**TASK PROMPT**
Output the span of lines from the one that contains "амф Белоозёрский" through the end of the records, inclusive, exactly as written and free of pictures.

== STORED DATA ==

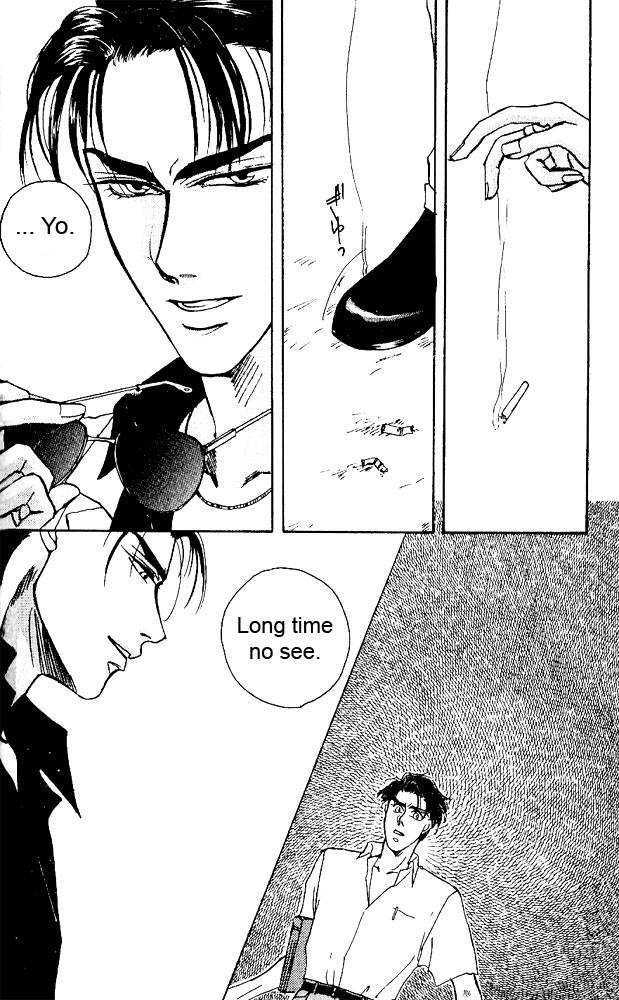 Ryoujoku Kyoushitsu Chapter 3 page 10 - Chapter 3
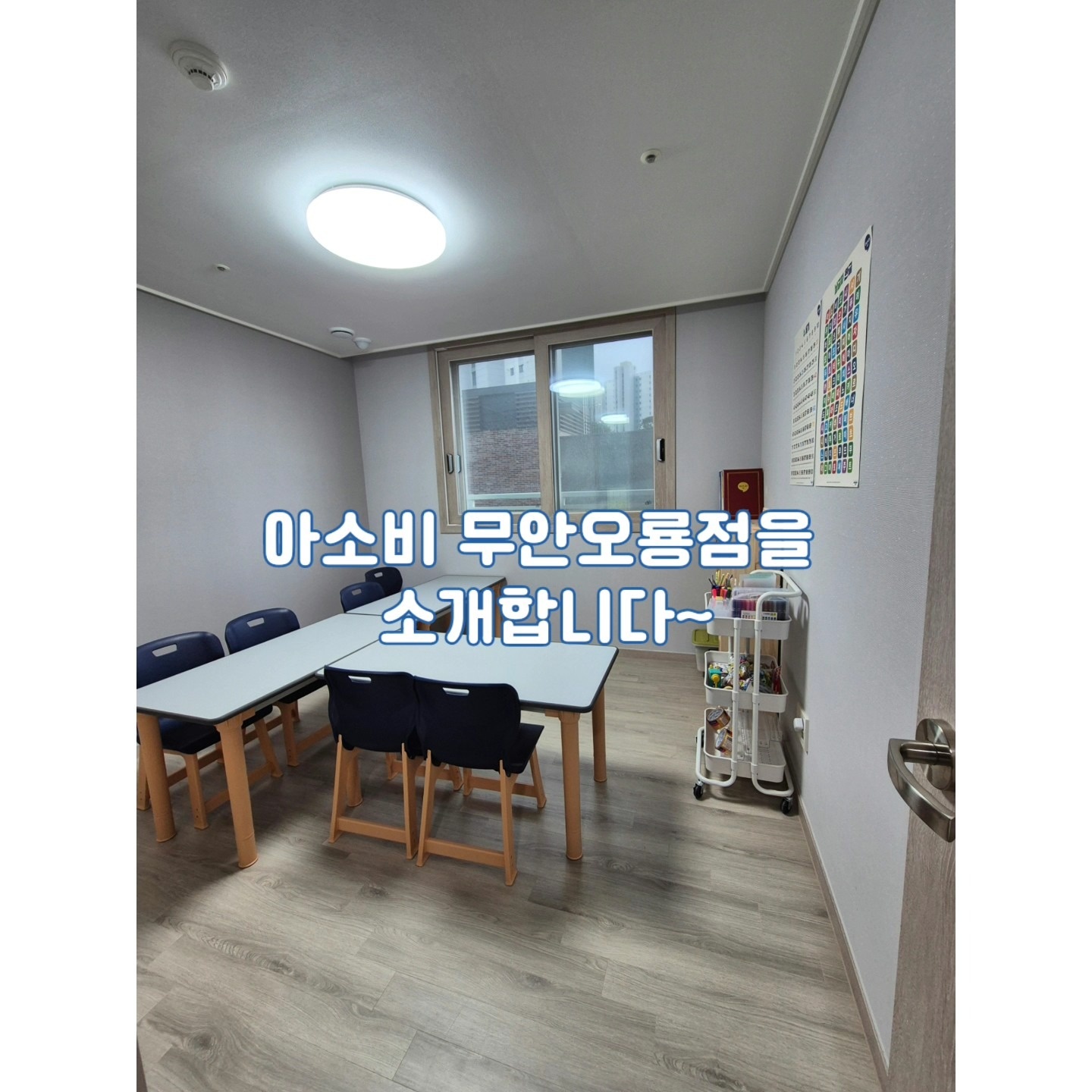 아소비무안오룡점 picture 1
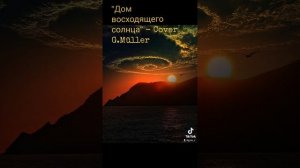 «Дом восходящего солнца»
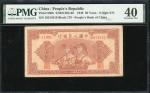 1949年中国人民银行第一版人民币50元「工农」，编号I VII IX 19514516，PMG 40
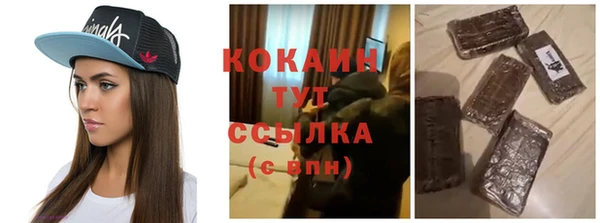 амф Белоозёрский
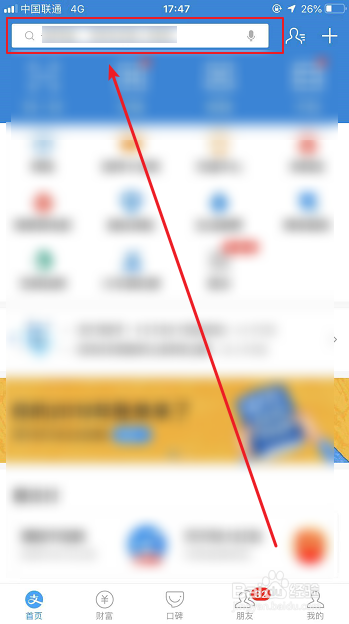怎么查看2019年支付宝年账单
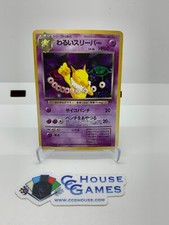 Dark Hypno No. 097 Team Rocket JAPANESE Holo Foil Pokemon*CCGHouse* RB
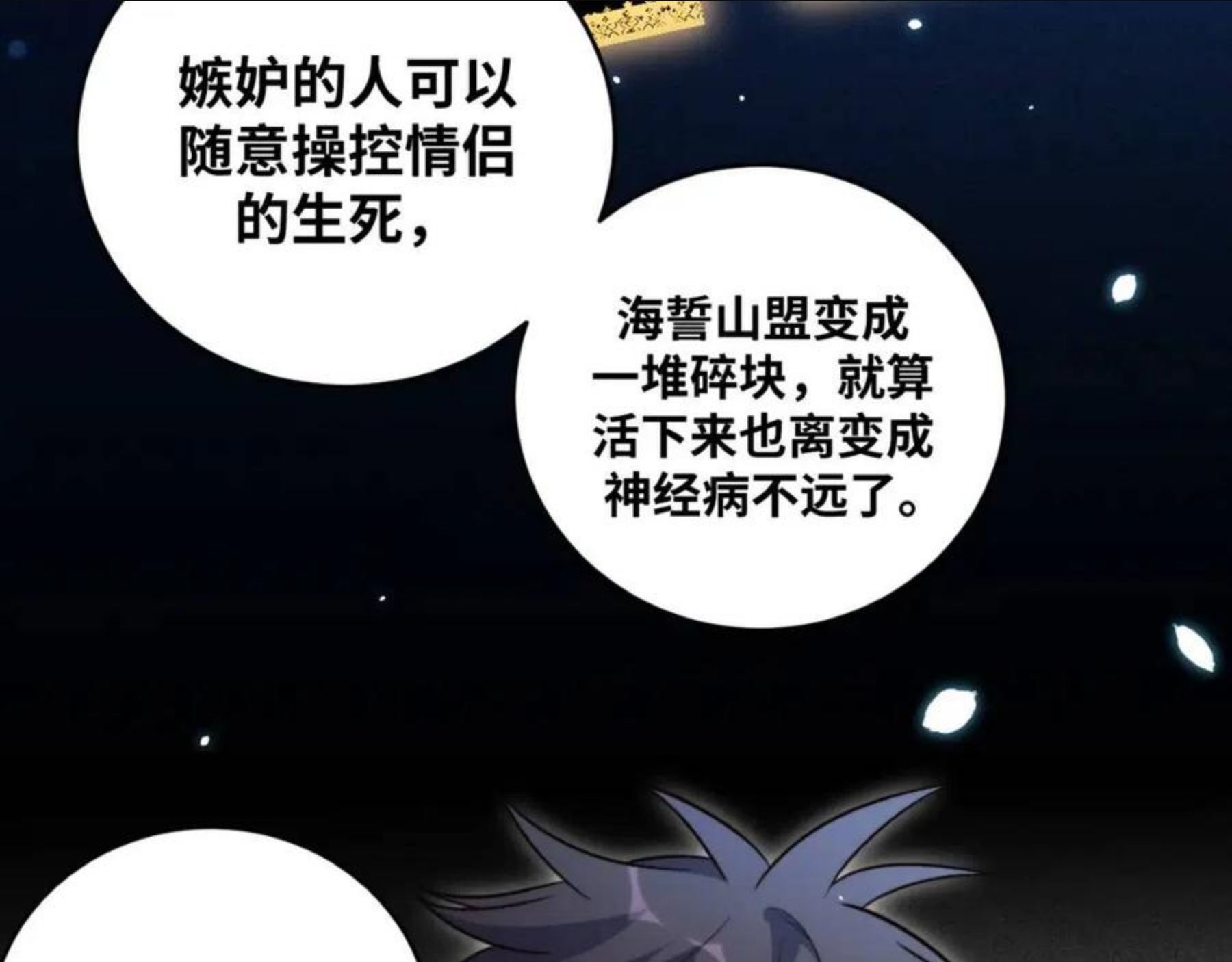 猎杀吾爱宁远漫画,第91话 诗62图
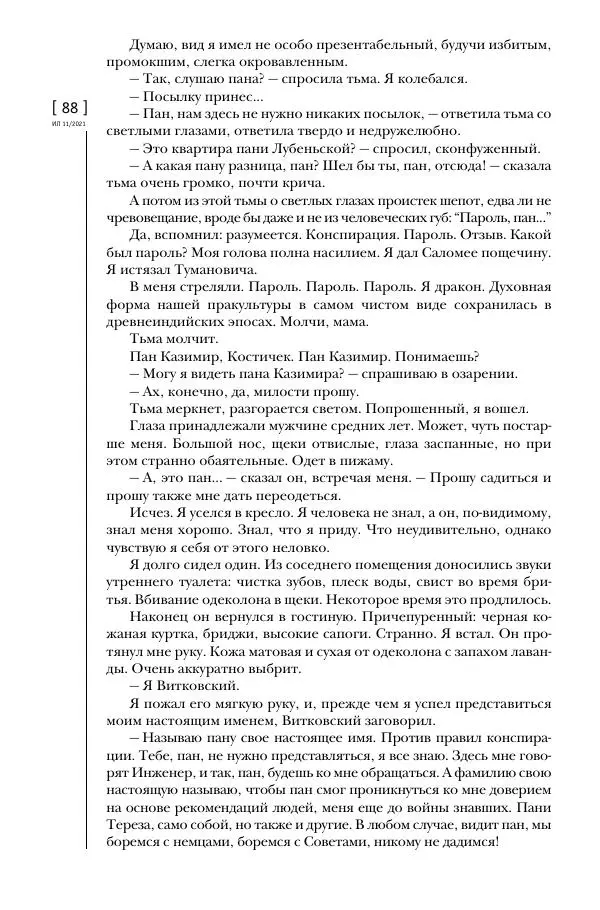 Щепан Твардох - Морфий - Страница № 87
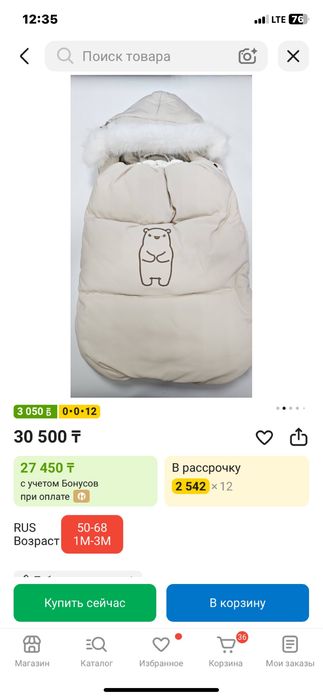 Продам Конверт-мешок DARI baby молочный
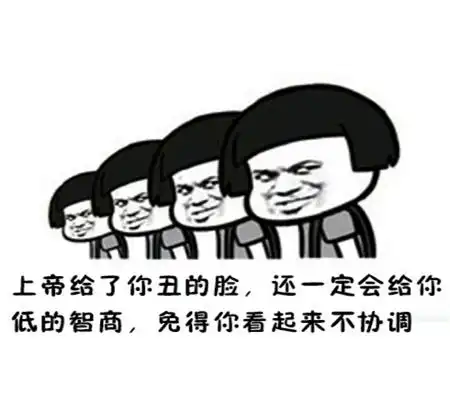 幽默笑话一天早上我起来晚了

===

**ANSWER SECTION**
 амф Белоозёрский
怎么查看2019年支付宝年账单
 Dark Hypno No. 097 Team Rocket JAPANESE Holo Foil Pokemon*CCGHouse* RB
 猎杀吾爱宁远漫画,第91话 诗62图
 Щепан Твардох - Морфий - Страница № 87
 Продам Конверт-мешок DARI baby молочный
 幽默笑话一天早上我起来晚了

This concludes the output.